═════ Extracted material

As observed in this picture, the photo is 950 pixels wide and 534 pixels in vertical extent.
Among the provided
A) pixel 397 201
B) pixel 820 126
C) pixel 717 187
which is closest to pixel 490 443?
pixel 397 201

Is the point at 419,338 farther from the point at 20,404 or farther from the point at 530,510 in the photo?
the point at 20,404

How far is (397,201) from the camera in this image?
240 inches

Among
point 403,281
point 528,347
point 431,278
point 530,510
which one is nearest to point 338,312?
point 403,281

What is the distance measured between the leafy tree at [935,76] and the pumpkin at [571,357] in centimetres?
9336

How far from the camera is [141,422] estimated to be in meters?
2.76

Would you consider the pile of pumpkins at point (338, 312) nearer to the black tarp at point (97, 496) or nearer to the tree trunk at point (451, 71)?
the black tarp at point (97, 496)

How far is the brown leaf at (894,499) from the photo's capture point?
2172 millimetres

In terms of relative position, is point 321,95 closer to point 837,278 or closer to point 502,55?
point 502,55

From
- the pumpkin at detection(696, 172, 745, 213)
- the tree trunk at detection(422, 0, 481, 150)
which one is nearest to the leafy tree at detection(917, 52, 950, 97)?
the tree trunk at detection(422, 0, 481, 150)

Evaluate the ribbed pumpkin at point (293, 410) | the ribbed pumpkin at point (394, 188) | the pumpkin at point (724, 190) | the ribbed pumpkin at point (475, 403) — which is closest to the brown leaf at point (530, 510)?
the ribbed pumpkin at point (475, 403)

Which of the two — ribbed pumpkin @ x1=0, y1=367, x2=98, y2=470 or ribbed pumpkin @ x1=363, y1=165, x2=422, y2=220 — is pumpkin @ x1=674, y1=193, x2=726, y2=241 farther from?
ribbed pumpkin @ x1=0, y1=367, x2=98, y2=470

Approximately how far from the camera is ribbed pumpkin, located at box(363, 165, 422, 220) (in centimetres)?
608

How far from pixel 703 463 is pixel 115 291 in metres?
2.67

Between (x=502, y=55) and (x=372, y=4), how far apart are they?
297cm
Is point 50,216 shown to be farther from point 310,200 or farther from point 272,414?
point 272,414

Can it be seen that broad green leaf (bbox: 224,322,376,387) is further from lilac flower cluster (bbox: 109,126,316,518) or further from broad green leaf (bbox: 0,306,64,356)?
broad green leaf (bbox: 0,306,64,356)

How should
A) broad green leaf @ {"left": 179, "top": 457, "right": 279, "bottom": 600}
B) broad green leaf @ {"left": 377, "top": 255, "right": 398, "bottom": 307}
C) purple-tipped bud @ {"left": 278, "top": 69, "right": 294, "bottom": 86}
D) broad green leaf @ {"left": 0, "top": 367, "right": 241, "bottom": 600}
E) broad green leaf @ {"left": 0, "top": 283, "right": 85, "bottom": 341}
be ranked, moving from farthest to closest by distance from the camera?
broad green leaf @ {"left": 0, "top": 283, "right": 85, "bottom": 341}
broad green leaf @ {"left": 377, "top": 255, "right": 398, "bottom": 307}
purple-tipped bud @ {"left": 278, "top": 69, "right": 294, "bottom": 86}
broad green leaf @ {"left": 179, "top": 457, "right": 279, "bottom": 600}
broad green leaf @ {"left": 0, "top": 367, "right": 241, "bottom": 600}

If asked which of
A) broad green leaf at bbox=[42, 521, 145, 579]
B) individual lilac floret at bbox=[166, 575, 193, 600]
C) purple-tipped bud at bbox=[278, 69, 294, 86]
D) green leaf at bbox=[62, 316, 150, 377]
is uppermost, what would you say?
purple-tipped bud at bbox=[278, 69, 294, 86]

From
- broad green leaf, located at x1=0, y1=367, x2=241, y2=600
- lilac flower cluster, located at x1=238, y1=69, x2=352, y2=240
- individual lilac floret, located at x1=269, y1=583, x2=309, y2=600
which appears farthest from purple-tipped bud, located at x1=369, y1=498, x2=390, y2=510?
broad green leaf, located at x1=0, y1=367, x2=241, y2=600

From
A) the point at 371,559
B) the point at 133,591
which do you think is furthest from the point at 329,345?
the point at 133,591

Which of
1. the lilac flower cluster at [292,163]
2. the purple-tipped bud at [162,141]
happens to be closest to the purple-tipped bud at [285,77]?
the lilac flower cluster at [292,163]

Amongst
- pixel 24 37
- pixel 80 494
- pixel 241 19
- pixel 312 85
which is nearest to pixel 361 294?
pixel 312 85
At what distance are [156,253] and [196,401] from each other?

══════════

Goal: Take the records above and return them exactly as written.

Completed exercise:
As observed in this picture, the photo is 950 pixels wide and 534 pixels in vertical extent.
Among the provided
A) pixel 397 201
B) pixel 820 126
C) pixel 717 187
which is closest to pixel 490 443?
pixel 397 201

Is the point at 419,338 farther from the point at 20,404 or farther from the point at 530,510 in the photo?
the point at 20,404

How far is (397,201) from the camera in this image?
240 inches

Among
point 403,281
point 528,347
point 431,278
point 530,510
which one is nearest to point 338,312?
point 403,281

What is the distance measured between the leafy tree at [935,76] and the pumpkin at [571,357] in centimetres?
9336

How far from the camera is [141,422] estimated to be in meters?
2.76

Would you consider the pile of pumpkins at point (338, 312) nearer to the black tarp at point (97, 496) or nearer to the tree trunk at point (451, 71)?
the black tarp at point (97, 496)

How far is the brown leaf at (894,499) from the photo's capture point?
2172 millimetres

In terms of relative position, is point 321,95 closer to point 837,278 or closer to point 502,55?
point 502,55

From
- the pumpkin at detection(696, 172, 745, 213)
- the tree trunk at detection(422, 0, 481, 150)
which one is nearest to the leafy tree at detection(917, 52, 950, 97)?
the tree trunk at detection(422, 0, 481, 150)

Evaluate the ribbed pumpkin at point (293, 410) | the ribbed pumpkin at point (394, 188) | the pumpkin at point (724, 190) | the ribbed pumpkin at point (475, 403) — which is closest to the brown leaf at point (530, 510)?
the ribbed pumpkin at point (475, 403)

Which of the two — ribbed pumpkin @ x1=0, y1=367, x2=98, y2=470 or ribbed pumpkin @ x1=363, y1=165, x2=422, y2=220 — is pumpkin @ x1=674, y1=193, x2=726, y2=241 farther from?
ribbed pumpkin @ x1=0, y1=367, x2=98, y2=470

Approximately how far from the camera is ribbed pumpkin, located at box(363, 165, 422, 220) (in centimetres)?
608

How far from pixel 703 463 is pixel 115 291 in metres?
2.67

Between (x=502, y=55) and (x=372, y=4), how far apart are they?
297cm
Is point 50,216 shown to be farther from point 310,200 or farther from point 272,414?
point 272,414

Can it be seen that broad green leaf (bbox: 224,322,376,387) is further from lilac flower cluster (bbox: 109,126,316,518) or further from broad green leaf (bbox: 0,306,64,356)?
broad green leaf (bbox: 0,306,64,356)

How should
A) broad green leaf @ {"left": 179, "top": 457, "right": 279, "bottom": 600}
B) broad green leaf @ {"left": 377, "top": 255, "right": 398, "bottom": 307}
C) purple-tipped bud @ {"left": 278, "top": 69, "right": 294, "bottom": 86}
D) broad green leaf @ {"left": 0, "top": 367, "right": 241, "bottom": 600}
E) broad green leaf @ {"left": 0, "top": 283, "right": 85, "bottom": 341}
be ranked, moving from farthest to closest by distance from the camera?
broad green leaf @ {"left": 0, "top": 283, "right": 85, "bottom": 341}
broad green leaf @ {"left": 377, "top": 255, "right": 398, "bottom": 307}
purple-tipped bud @ {"left": 278, "top": 69, "right": 294, "bottom": 86}
broad green leaf @ {"left": 179, "top": 457, "right": 279, "bottom": 600}
broad green leaf @ {"left": 0, "top": 367, "right": 241, "bottom": 600}

If asked which of
A) broad green leaf at bbox=[42, 521, 145, 579]
B) individual lilac floret at bbox=[166, 575, 193, 600]
C) purple-tipped bud at bbox=[278, 69, 294, 86]
D) green leaf at bbox=[62, 316, 150, 377]
is uppermost, what would you say?
purple-tipped bud at bbox=[278, 69, 294, 86]

From
- broad green leaf, located at x1=0, y1=367, x2=241, y2=600
- lilac flower cluster, located at x1=238, y1=69, x2=352, y2=240
- individual lilac floret, located at x1=269, y1=583, x2=309, y2=600
which appears farthest from purple-tipped bud, located at x1=369, y1=498, x2=390, y2=510?
broad green leaf, located at x1=0, y1=367, x2=241, y2=600

From
A) the point at 371,559
B) the point at 133,591
which do you think is furthest from the point at 329,345?
the point at 133,591

Which of
1. the lilac flower cluster at [292,163]
2. the purple-tipped bud at [162,141]
happens to be closest to the purple-tipped bud at [285,77]?
the lilac flower cluster at [292,163]

Amongst
- pixel 24 37
- pixel 80 494
- pixel 241 19
- pixel 312 85
which is nearest to pixel 361 294?
pixel 312 85
At what distance are [156,253] and [196,401] from each other?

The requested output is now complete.